REQUIRED WORK:
1. According to the passage on the judge's ruling about Wilson, at what age did Wilson's intellectual disabilities begin?
2. Pick up the passage on the judge's ruling about Wilson after its final sentence and extend it.

Garaufis continued, "Ultimately, however, this decision is not based on sympathy for the defendant or for his victims; nor is it based on a particular view of the efficacy or appropriateness of the death penalty generally. Rather, it is based on a careful interpretation of evolving Supreme Court precedent and a sober review of the evidence."
The judge noted that the experts "actually agreed on more than one might expect" about Wilson's intellectual disabilities.
"In fact, all six experts who testified on this issue determined that Wilson had deficits, in some cases significant, in various areas of adaptive functioning," he wrote.
Wilson's intellectual disabilities began at the age of 6, when he was hospitalized for psychiatric treatment and considered to be a suicide risk, according to court records.

Collected data:
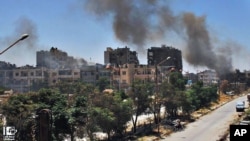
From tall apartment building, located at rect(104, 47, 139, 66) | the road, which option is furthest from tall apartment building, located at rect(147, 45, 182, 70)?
the road

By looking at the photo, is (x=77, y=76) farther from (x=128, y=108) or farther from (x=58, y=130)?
(x=58, y=130)

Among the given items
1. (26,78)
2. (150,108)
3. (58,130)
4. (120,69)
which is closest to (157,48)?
(120,69)

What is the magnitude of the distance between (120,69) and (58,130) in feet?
248

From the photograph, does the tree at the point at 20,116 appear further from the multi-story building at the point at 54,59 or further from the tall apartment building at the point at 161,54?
the tall apartment building at the point at 161,54

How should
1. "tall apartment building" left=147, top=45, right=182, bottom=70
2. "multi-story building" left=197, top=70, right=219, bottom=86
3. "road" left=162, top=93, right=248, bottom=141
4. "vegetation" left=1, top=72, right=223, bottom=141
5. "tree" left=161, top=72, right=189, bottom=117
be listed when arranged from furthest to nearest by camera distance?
"multi-story building" left=197, top=70, right=219, bottom=86 → "tall apartment building" left=147, top=45, right=182, bottom=70 → "tree" left=161, top=72, right=189, bottom=117 → "road" left=162, top=93, right=248, bottom=141 → "vegetation" left=1, top=72, right=223, bottom=141

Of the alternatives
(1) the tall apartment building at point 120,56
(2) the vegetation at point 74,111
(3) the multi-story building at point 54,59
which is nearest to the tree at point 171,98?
(2) the vegetation at point 74,111

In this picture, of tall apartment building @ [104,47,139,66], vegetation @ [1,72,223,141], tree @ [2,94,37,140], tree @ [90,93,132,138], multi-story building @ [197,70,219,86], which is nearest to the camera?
tree @ [2,94,37,140]

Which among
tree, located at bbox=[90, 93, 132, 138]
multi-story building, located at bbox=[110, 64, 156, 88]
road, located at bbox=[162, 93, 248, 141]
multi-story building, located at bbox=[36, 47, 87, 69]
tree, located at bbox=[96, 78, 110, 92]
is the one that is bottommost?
road, located at bbox=[162, 93, 248, 141]

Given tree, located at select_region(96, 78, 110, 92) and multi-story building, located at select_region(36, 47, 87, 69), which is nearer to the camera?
tree, located at select_region(96, 78, 110, 92)

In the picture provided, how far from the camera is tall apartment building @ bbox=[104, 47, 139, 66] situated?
120812mm

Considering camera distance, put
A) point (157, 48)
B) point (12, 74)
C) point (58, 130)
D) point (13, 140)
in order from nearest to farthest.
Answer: point (13, 140), point (58, 130), point (12, 74), point (157, 48)

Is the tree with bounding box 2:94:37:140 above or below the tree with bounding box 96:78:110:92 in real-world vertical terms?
below

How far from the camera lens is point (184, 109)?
49.4m

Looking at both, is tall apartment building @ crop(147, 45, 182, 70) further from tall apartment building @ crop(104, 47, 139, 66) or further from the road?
the road
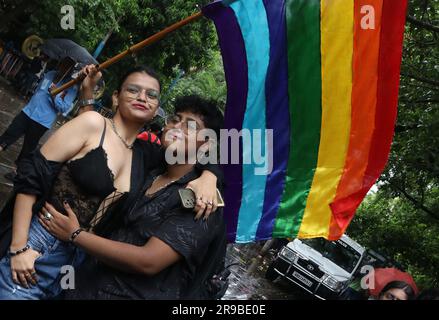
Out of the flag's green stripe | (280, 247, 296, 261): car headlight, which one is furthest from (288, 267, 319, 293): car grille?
the flag's green stripe

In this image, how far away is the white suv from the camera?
10.0 meters

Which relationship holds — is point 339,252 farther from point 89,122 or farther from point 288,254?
point 89,122

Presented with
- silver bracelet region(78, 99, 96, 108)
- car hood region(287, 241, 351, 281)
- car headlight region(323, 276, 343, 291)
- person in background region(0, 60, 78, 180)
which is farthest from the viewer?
car hood region(287, 241, 351, 281)

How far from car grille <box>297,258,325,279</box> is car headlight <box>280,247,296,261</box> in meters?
0.17

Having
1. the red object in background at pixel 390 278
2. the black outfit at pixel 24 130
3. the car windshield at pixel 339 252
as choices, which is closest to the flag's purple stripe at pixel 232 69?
the red object in background at pixel 390 278

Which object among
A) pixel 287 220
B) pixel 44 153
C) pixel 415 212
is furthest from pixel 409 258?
pixel 44 153

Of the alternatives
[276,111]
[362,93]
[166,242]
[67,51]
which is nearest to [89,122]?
[166,242]

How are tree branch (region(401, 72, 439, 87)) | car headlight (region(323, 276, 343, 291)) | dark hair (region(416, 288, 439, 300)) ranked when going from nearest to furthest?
dark hair (region(416, 288, 439, 300)) < tree branch (region(401, 72, 439, 87)) < car headlight (region(323, 276, 343, 291))

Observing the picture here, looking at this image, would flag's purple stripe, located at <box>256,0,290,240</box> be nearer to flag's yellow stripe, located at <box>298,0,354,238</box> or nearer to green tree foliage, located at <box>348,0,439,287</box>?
flag's yellow stripe, located at <box>298,0,354,238</box>

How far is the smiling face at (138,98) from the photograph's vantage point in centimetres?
234

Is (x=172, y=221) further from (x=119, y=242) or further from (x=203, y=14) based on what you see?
(x=203, y=14)

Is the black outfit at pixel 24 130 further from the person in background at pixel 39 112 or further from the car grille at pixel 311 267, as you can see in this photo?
the car grille at pixel 311 267

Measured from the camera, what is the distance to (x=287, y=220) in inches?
130
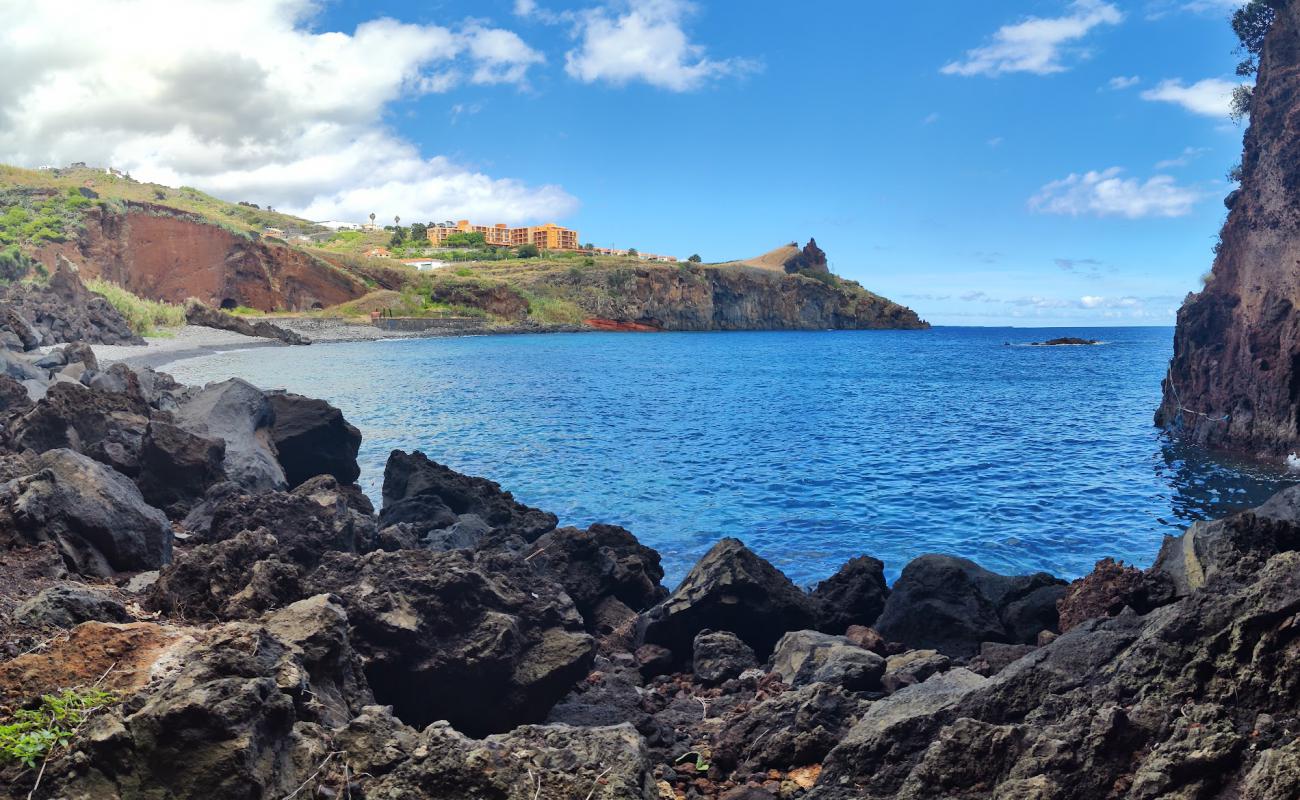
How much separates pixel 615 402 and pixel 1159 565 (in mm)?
29769

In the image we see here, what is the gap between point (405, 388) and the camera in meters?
38.5

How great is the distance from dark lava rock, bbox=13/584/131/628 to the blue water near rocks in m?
9.40

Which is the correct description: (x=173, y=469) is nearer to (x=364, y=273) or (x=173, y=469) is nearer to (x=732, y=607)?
(x=732, y=607)

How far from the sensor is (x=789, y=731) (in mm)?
5617

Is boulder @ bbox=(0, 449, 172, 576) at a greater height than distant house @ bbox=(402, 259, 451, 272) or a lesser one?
lesser

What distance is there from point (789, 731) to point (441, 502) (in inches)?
341

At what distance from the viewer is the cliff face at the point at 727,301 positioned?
391 feet

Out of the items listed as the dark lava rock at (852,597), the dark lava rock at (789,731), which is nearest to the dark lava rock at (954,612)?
the dark lava rock at (852,597)

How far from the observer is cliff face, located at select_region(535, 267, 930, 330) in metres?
119

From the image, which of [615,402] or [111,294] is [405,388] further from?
[111,294]

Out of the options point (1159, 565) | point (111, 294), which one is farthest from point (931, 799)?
point (111, 294)

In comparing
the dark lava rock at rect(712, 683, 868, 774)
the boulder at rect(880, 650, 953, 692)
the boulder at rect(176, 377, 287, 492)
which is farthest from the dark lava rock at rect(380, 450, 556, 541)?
the dark lava rock at rect(712, 683, 868, 774)

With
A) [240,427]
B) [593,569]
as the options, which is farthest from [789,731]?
[240,427]

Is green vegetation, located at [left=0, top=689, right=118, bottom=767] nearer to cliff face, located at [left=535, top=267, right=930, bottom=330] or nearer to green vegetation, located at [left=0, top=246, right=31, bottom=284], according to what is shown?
green vegetation, located at [left=0, top=246, right=31, bottom=284]
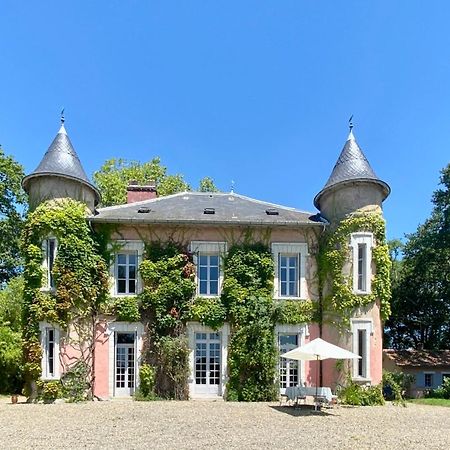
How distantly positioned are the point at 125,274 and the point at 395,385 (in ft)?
36.1

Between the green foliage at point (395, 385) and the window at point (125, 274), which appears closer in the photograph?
the green foliage at point (395, 385)

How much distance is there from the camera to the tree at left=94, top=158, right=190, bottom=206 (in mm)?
36469

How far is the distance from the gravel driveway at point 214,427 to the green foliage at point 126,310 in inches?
132

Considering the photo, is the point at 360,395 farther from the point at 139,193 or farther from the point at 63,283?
the point at 139,193

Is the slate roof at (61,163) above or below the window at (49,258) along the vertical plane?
above

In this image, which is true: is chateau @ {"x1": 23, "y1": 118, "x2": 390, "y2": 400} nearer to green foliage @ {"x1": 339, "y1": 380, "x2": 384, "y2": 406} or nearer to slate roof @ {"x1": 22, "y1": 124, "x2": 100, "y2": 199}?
slate roof @ {"x1": 22, "y1": 124, "x2": 100, "y2": 199}

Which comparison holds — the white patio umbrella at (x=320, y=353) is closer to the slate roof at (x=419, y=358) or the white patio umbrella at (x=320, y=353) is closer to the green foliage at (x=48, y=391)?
the green foliage at (x=48, y=391)

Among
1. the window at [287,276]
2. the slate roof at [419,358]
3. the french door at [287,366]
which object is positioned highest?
Answer: the window at [287,276]

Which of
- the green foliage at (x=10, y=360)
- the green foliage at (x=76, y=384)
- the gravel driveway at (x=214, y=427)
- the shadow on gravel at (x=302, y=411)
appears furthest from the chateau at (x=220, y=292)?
the green foliage at (x=10, y=360)

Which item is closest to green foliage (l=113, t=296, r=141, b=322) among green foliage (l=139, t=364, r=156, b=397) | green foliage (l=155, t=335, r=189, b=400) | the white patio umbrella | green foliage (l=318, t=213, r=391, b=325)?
green foliage (l=155, t=335, r=189, b=400)

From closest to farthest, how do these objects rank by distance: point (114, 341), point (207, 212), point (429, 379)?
point (114, 341)
point (207, 212)
point (429, 379)

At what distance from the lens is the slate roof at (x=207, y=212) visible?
20.5m

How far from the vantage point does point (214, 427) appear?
41.9 feet

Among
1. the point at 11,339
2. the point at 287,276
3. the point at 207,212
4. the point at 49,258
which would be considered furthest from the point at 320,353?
the point at 11,339
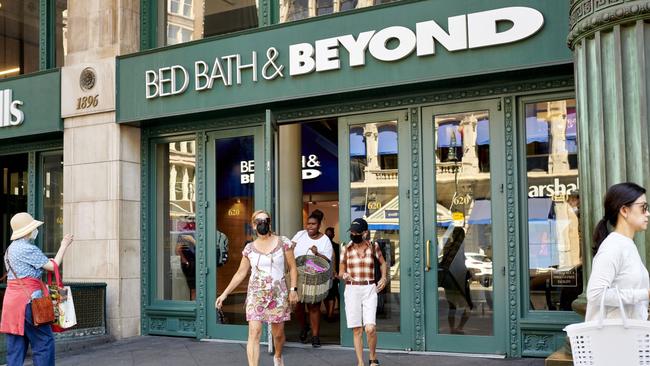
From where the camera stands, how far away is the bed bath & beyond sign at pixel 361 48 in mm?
7910

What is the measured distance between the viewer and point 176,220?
11.0 metres

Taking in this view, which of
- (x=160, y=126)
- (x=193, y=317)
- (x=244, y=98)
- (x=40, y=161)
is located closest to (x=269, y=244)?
(x=244, y=98)

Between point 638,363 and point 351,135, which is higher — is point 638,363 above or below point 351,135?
below

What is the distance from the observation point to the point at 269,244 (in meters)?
7.44

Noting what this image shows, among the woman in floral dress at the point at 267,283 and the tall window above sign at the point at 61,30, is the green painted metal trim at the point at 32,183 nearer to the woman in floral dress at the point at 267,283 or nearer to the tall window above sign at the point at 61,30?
the tall window above sign at the point at 61,30

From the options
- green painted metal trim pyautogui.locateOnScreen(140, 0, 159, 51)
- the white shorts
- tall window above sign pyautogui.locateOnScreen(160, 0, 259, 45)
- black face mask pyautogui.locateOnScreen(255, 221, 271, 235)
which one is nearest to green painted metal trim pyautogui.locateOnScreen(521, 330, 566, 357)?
the white shorts

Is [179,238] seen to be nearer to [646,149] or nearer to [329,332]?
[329,332]

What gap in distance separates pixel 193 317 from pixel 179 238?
1287mm

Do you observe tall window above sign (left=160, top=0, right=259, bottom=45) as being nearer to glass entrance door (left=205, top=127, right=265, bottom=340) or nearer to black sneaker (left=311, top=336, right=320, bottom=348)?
glass entrance door (left=205, top=127, right=265, bottom=340)

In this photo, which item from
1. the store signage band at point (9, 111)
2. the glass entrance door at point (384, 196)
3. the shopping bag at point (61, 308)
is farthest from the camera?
the store signage band at point (9, 111)

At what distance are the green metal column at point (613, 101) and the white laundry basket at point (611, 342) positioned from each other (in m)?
2.76

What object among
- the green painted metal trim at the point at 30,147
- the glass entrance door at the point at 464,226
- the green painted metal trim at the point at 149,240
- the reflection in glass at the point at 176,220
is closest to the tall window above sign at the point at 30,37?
the green painted metal trim at the point at 30,147

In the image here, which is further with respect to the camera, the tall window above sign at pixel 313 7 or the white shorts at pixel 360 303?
the tall window above sign at pixel 313 7

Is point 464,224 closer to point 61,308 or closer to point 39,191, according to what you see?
point 61,308
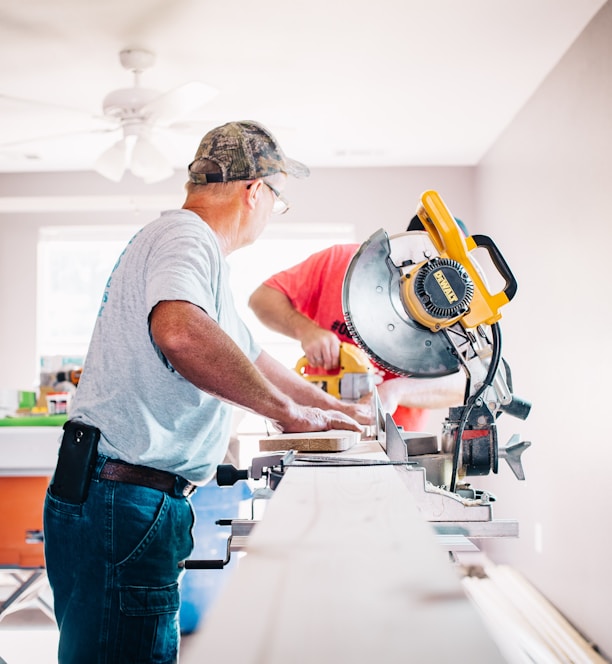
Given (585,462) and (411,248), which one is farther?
(585,462)

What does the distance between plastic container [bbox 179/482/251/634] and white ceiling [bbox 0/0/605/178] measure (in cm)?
179

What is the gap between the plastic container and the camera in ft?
10.1

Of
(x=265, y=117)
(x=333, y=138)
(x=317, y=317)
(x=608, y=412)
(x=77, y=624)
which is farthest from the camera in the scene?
(x=333, y=138)

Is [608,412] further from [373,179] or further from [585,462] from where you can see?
[373,179]

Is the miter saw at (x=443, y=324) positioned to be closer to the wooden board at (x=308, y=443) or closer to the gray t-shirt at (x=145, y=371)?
the wooden board at (x=308, y=443)

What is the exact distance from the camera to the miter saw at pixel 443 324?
1207mm

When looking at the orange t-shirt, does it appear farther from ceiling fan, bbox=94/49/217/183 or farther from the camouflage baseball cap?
ceiling fan, bbox=94/49/217/183

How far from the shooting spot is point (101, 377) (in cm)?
134

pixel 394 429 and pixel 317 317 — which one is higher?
pixel 317 317

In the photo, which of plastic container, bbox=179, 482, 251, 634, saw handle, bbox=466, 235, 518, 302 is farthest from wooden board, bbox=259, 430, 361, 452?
plastic container, bbox=179, 482, 251, 634

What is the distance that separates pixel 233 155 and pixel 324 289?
0.82 meters

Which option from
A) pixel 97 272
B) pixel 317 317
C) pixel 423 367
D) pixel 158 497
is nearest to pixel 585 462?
pixel 317 317

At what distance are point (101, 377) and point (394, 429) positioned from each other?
0.58 meters

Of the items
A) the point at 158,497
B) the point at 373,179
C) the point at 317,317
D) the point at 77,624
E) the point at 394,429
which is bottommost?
the point at 77,624
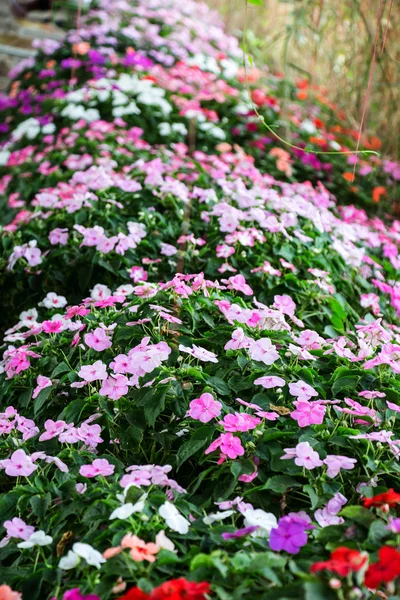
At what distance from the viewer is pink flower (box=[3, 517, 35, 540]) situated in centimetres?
107

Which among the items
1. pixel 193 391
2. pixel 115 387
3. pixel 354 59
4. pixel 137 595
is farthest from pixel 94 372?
pixel 354 59

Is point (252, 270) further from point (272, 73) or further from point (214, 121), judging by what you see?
point (272, 73)

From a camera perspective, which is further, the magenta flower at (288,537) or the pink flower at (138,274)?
the pink flower at (138,274)

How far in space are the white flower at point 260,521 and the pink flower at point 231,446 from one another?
4.2 inches

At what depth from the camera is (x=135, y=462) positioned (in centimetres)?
125

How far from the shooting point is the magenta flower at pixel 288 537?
986 mm

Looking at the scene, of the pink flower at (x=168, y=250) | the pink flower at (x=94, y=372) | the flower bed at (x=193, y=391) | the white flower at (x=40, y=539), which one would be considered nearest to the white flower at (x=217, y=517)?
the flower bed at (x=193, y=391)

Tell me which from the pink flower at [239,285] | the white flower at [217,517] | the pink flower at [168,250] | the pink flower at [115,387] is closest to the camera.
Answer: the white flower at [217,517]

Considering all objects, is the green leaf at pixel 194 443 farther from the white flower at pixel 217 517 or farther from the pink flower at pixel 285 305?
the pink flower at pixel 285 305

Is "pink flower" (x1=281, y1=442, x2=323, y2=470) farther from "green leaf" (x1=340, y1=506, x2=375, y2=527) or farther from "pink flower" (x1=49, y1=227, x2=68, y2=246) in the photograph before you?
"pink flower" (x1=49, y1=227, x2=68, y2=246)

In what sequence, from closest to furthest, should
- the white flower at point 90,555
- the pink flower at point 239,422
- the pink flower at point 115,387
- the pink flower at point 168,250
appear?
the white flower at point 90,555 → the pink flower at point 239,422 → the pink flower at point 115,387 → the pink flower at point 168,250

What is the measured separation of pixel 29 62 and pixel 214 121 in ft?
5.11

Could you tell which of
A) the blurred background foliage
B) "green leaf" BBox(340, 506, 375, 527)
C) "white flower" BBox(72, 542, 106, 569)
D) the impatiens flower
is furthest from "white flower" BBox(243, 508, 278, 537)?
the blurred background foliage

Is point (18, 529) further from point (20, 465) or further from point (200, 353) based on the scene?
point (200, 353)
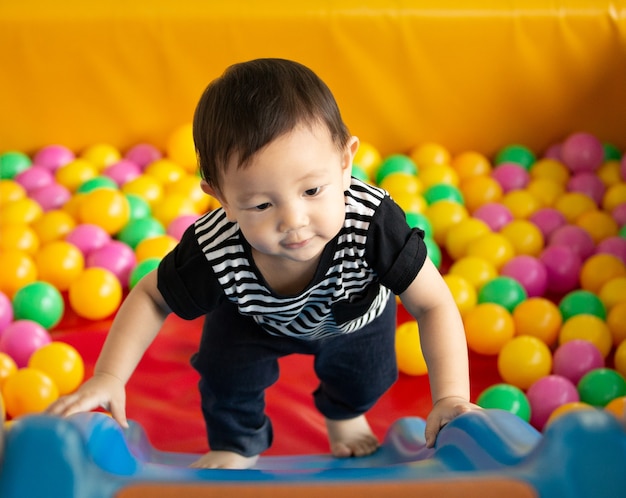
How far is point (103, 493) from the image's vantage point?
2.21 ft

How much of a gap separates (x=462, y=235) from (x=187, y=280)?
2.74 ft

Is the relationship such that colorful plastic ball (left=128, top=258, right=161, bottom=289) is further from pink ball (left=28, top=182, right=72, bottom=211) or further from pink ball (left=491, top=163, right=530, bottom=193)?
pink ball (left=491, top=163, right=530, bottom=193)

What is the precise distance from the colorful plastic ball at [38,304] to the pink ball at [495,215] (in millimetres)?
822

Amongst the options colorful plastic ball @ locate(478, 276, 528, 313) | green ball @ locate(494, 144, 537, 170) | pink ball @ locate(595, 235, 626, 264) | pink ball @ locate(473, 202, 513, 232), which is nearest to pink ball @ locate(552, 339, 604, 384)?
colorful plastic ball @ locate(478, 276, 528, 313)

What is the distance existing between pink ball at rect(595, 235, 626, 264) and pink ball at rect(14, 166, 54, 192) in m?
1.12

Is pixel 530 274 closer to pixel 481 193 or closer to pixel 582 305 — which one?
pixel 582 305

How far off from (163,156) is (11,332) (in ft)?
2.17

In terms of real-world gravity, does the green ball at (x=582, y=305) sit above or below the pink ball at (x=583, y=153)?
below

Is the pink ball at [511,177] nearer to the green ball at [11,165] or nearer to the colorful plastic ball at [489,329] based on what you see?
the colorful plastic ball at [489,329]

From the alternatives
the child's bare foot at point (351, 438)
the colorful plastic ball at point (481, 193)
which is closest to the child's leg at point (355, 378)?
the child's bare foot at point (351, 438)

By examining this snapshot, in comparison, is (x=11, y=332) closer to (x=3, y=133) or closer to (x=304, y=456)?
(x=304, y=456)

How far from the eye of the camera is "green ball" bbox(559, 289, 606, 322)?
4.90 feet

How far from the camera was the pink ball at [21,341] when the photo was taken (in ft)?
4.71

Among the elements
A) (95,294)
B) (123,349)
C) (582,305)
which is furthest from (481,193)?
(123,349)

TASK RESPONSES:
1. At the age of 6.

2.
The federal government has only executed three prisoners since 1963, though 60 remain on federal death row, according to the Death Penalty Information Center.
Garaufis noted that some of these prisoners may have "colorable claims of intellectual disability."
David Stern, who represents Wilson for Rothman, Schneider, Soloway & Stern PC, hoped that the judge's "wonderful decision" would help others like his client.
"It would be a disgrace if we executed people who were intellectually disabled, that's for sure," he said in a phone interview.
A spokeswoman for the Eastern New York U.S. Attorney's office declined to comment on whether it would appeal the ruling.